### Document extract
++++++++++++++++++++
Anti-Vaxxers Are Now Wary Of Vitamins, Proving There Is No End To Their Idiocy

infant-shotsAnti-vaxxers, not content with the devastating results of bringing back diseases that have long been eradicated and are preventable by routine vaccinations, have set their sights on a new target – vitamins. It seems that the same parents who are refusing to vaccinate their children against disease, are also turning down a shot of vitamin K, routinely given to infants since the 1960’s.

According to The Tennessean, seven infants between the ages of 7 weeks and 20 weeks have been diagnosed with vitamin K deficiency bleeding (or VKDB) in the past eight months at Monroe Carell Jr. Children’s Hospital at Vanderbilt. The cases have alarmed doctors enough that they are calling for a national tracking system. The disorder usually affects fewer than 1 in 100,000 infants, but doctors at the hospital believe that cases are on the rise because of the anti-vaccine movement:

“There is no tracking of this in the U.S., unfortunately, and cases are rarely reported,” said Dr. Robert Sidonio Jr. with the Vanderbilt hospital. “We are probably just seeing the tip of the iceberg, and I worry that people are missing these cases often and not considering this diagnosis when presented with a sick infant.”

The primary role of vitamin K in the human body is blood clotting:

Without supplementation, newborns are at risk for a potentially devastating condition known as vitamin K-deficient bleeding (VKDB), formerly known as hemorrhagic disease of the newborn. VKDB is a better designation because life-threatening bleeds can occur as late as 3 months of age, particularly in breastfed babies who did not receive an intramuscular dose of vitamin K on the first day of life. Most bleeding occurs during the first week, however.

Mark and Melissa Knotowicz decided against the shots for their twins, who were born last summer. They had heard that a preservative in the shot could cause childhood leukemia. An old study drew a correlation between the preservative and leukemia, but follow up studies have disproved the theory. When one of their infants became sick, they took him to the doctor, where they uncovered that they had refused the shot. This information prompted the doctor to do CT scans which showed the baby had multiple brain bleeds. He spent a week in the hospital, is undergoing physical therapy for neuromuscular development issues, and doctors don’t know yet “whether he will suffer problems with intellectual development.”
++++++++++++++++++++
### Information provided
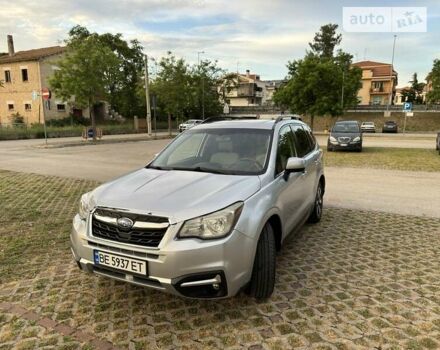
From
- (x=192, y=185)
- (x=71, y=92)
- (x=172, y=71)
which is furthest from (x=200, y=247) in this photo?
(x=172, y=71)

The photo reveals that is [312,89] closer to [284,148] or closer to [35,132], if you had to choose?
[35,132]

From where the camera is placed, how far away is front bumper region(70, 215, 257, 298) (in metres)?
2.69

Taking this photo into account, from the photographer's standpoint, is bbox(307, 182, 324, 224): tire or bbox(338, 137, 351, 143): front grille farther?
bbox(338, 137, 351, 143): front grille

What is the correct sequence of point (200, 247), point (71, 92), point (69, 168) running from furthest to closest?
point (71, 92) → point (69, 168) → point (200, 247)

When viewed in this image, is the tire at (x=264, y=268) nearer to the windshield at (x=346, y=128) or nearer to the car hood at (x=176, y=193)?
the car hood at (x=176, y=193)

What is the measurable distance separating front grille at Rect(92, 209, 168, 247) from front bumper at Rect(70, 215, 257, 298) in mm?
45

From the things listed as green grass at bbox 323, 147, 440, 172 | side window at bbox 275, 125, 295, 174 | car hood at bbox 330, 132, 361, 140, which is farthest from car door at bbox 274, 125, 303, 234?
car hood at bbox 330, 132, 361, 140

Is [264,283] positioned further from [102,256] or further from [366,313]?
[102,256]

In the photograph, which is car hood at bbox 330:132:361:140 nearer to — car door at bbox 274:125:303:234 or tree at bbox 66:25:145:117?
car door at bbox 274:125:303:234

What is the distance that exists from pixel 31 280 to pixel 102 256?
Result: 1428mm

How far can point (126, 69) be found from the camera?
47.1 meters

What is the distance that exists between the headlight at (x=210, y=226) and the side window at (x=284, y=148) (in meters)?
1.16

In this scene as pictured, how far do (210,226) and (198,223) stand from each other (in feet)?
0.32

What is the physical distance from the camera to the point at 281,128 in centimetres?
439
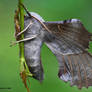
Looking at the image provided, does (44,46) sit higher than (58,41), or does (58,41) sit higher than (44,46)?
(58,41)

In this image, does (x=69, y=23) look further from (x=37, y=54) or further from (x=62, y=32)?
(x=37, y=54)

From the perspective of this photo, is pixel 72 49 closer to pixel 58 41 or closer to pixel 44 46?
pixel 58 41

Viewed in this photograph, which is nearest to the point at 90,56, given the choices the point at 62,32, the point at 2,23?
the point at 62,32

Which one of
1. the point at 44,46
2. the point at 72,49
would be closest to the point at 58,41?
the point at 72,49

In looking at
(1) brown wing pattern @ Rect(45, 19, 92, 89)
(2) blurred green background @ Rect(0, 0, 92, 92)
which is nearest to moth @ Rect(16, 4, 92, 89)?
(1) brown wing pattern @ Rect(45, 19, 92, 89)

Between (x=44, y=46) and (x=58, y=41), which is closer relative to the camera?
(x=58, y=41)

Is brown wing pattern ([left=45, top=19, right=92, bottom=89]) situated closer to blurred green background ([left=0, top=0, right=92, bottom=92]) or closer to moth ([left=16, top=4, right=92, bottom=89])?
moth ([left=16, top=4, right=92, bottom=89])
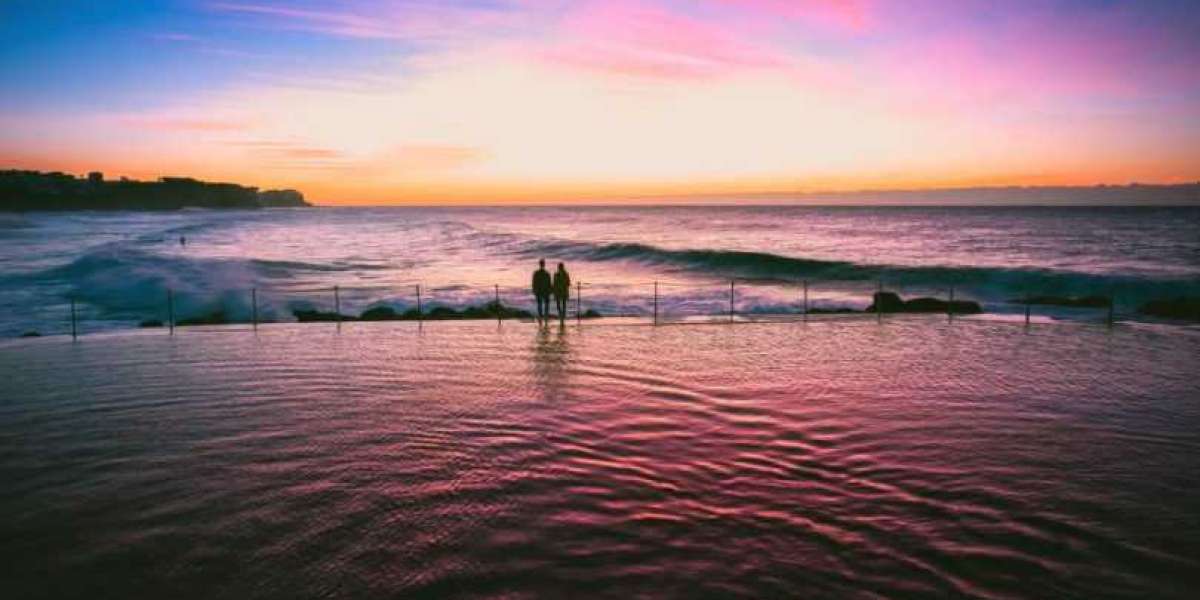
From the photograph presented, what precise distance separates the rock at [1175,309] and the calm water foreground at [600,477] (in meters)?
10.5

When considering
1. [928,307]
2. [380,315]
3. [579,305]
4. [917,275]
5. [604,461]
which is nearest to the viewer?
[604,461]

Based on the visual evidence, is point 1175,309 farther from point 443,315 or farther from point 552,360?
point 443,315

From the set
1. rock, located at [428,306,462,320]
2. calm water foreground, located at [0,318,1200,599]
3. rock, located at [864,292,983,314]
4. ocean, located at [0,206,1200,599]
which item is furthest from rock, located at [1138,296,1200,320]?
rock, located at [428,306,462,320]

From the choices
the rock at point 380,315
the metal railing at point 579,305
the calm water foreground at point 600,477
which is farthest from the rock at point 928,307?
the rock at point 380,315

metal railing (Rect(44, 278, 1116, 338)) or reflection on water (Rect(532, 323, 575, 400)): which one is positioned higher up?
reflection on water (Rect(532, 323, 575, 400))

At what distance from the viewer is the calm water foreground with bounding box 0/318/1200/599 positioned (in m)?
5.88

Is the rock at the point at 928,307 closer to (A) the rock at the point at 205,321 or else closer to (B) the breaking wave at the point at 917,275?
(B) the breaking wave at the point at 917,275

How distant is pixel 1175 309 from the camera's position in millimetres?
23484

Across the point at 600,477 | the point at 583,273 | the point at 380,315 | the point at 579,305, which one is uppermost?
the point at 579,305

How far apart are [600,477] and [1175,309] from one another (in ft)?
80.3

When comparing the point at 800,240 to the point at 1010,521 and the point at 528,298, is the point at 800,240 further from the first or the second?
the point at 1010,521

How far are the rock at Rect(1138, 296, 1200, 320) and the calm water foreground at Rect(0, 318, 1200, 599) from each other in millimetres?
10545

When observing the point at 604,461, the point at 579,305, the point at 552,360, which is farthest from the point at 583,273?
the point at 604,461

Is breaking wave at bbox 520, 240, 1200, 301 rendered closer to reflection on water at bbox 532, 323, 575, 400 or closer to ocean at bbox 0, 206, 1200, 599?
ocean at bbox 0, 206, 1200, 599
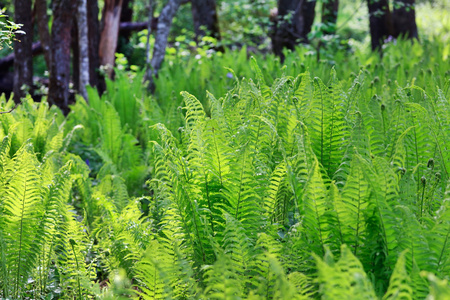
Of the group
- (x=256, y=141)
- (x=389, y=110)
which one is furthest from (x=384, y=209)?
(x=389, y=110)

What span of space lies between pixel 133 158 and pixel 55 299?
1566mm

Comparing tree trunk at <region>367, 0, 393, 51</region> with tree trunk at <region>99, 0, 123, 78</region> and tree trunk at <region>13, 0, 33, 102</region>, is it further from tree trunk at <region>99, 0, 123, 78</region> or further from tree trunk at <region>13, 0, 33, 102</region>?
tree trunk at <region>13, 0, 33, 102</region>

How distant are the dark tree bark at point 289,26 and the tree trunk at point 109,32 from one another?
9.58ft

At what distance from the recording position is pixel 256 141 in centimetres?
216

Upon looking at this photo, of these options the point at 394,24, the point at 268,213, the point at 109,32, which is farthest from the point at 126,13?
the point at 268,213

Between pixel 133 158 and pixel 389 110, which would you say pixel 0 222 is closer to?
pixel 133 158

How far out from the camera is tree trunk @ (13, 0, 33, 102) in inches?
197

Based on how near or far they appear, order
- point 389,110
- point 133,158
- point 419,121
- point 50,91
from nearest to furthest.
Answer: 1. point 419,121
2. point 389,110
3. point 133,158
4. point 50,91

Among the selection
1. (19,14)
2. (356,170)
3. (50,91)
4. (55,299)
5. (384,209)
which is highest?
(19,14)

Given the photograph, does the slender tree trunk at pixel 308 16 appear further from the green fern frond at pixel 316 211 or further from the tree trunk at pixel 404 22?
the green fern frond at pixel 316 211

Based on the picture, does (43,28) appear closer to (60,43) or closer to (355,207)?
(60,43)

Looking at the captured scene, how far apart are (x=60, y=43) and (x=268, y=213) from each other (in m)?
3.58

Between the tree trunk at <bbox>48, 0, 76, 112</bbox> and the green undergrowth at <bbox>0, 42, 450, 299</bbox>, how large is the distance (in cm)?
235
++++++++++++++++++++
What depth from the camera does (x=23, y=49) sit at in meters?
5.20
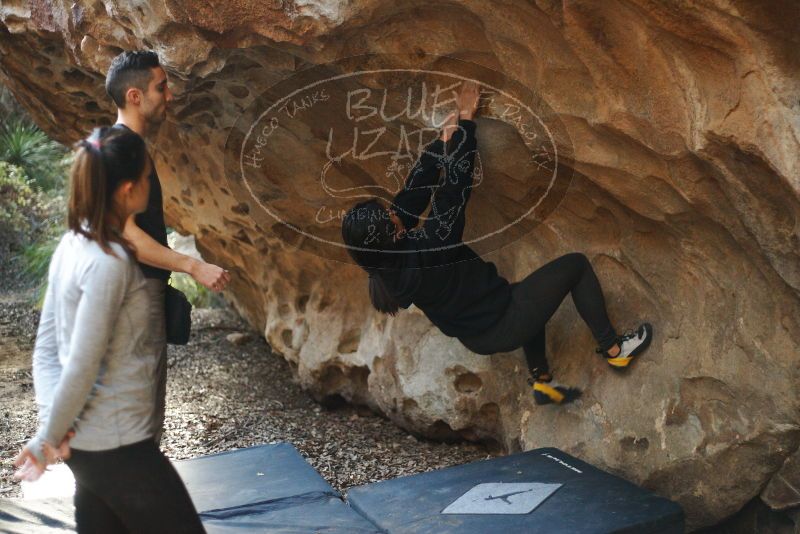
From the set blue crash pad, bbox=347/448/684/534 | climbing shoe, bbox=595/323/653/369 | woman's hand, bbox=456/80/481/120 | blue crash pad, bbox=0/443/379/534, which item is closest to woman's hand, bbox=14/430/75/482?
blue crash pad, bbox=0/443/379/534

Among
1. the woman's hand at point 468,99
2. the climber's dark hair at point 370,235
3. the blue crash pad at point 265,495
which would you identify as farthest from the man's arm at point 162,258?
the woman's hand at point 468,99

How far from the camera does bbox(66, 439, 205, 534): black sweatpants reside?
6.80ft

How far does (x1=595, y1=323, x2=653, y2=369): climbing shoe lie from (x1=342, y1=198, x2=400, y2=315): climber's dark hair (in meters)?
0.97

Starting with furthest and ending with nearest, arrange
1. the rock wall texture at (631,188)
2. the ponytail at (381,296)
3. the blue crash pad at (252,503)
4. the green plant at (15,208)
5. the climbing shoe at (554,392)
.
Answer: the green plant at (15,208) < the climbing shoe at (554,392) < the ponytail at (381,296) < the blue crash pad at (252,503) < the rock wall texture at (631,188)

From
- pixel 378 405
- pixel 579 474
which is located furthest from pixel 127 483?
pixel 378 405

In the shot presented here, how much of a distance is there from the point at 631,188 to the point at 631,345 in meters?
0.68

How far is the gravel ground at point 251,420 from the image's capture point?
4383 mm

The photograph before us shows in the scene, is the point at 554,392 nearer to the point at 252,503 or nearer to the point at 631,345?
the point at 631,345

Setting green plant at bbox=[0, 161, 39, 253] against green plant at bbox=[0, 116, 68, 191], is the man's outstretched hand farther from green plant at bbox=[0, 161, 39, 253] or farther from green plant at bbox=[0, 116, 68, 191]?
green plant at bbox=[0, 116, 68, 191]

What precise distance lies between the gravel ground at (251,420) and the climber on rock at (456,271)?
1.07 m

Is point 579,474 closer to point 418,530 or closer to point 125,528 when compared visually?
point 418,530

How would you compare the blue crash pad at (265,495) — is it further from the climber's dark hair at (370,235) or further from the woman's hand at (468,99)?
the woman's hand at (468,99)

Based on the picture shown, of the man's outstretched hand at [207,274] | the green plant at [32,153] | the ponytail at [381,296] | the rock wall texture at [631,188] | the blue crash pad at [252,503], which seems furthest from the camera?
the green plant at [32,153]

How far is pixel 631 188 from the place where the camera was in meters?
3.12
++++++++++++++++++++
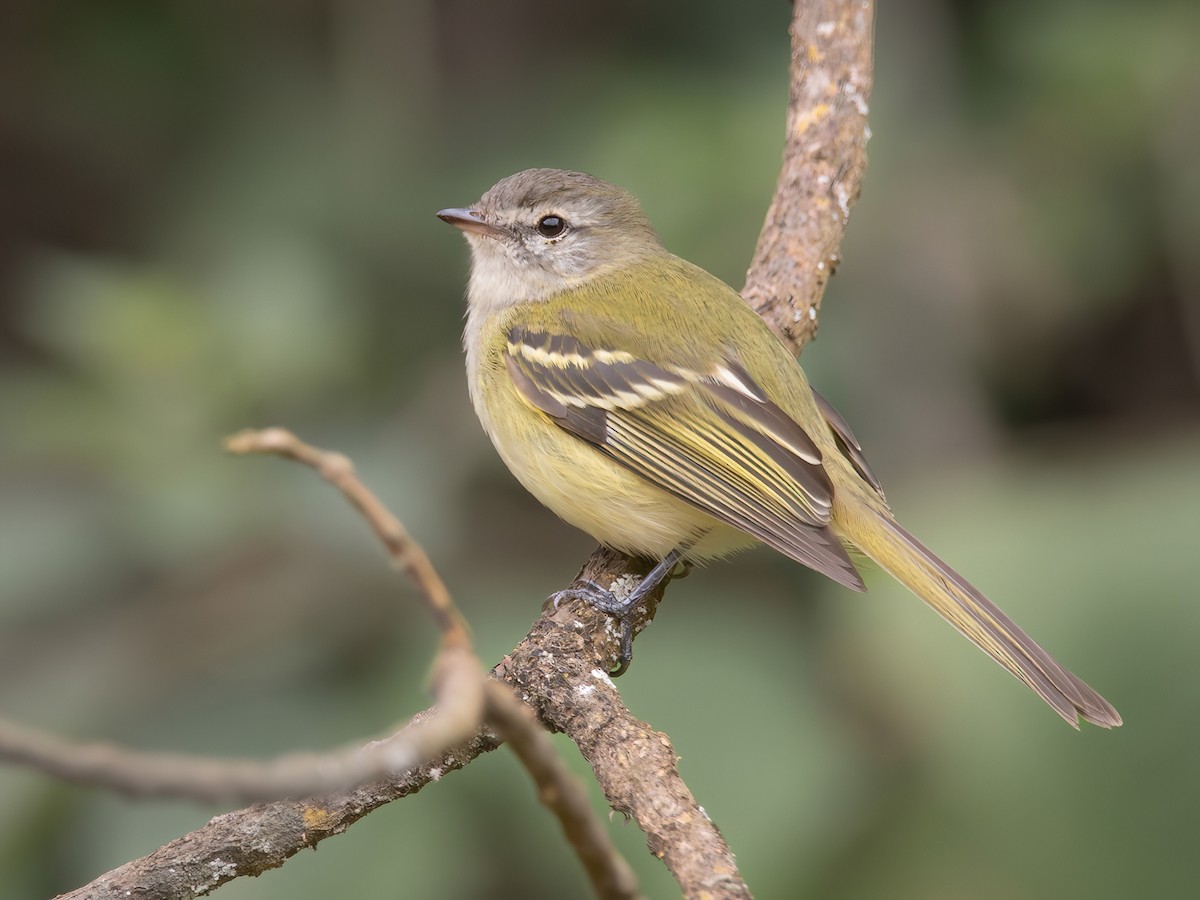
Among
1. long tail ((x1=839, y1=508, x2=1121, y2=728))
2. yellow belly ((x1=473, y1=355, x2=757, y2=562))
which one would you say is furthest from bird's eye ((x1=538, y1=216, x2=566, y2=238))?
++++++++++++++++++++
### Required actions
1) Rewrite the article on vitamin K refusal, starting at "Without supplementation, newborns" and ending at "first week, however.", with "newborns" changed to "infants".
2) Extend the article on parents refusing vitamin K shots, picking up after its final sentence.

### Responses for each task
1)
Without supplementation, infants are at risk for a potentially devastating condition known as vitamin K-deficient bleeding (VKDB), formerly known as hemorrhagic disease of the newborn. VKDB is a better designation because life-threatening bleeds can occur as late as 3 months of age, particularly in breastfed babies who did not receive an intramuscular dose of vitamin K on the first day of life. Most bleeding occurs during the first week, however.

2)
Why are some parents like these refusing to get the shot? From Mother Jones:

“Reasons included concern about an increased risk for leukemia when vitamin K is administered, an impression that the injection was unnecessary, and a desire to minimize the newborn’s exposure to ‘toxins,'” observes a CDC report. These concerns are scientifically questionable at best. “Earlier concern regarding a possible causal association between parenteral [injected] vitamin K and childhood cancer has not been substantiated,” states the American Academy of Pediatrics.

Sound vaguely familiar? A study freaks parents out, is disproved, and the effects of the faulty study continue to make parents afraid of medicine. It’s absolutely terrifying how quickly misinformation can spread.

My midwives absolutely told me to question the Vitamin K shot. They were homebirthing midwives and were definitely on the “more natural” side of things. When “natural” starts to equal “against science” I become worried. The shot is even more necessary for women who breastfeed exclusively, as breastfed babies tend to be vitamin K deficient. A Slate article on the subject points out, “the shot is even more necessary for women who want to breast-feed exclusively, which is darkly ironic, considering how breast-feeding has been elevated to a near-religious status in the same circles that tend to be hostile to vaccinations and now the vitamin K shot.”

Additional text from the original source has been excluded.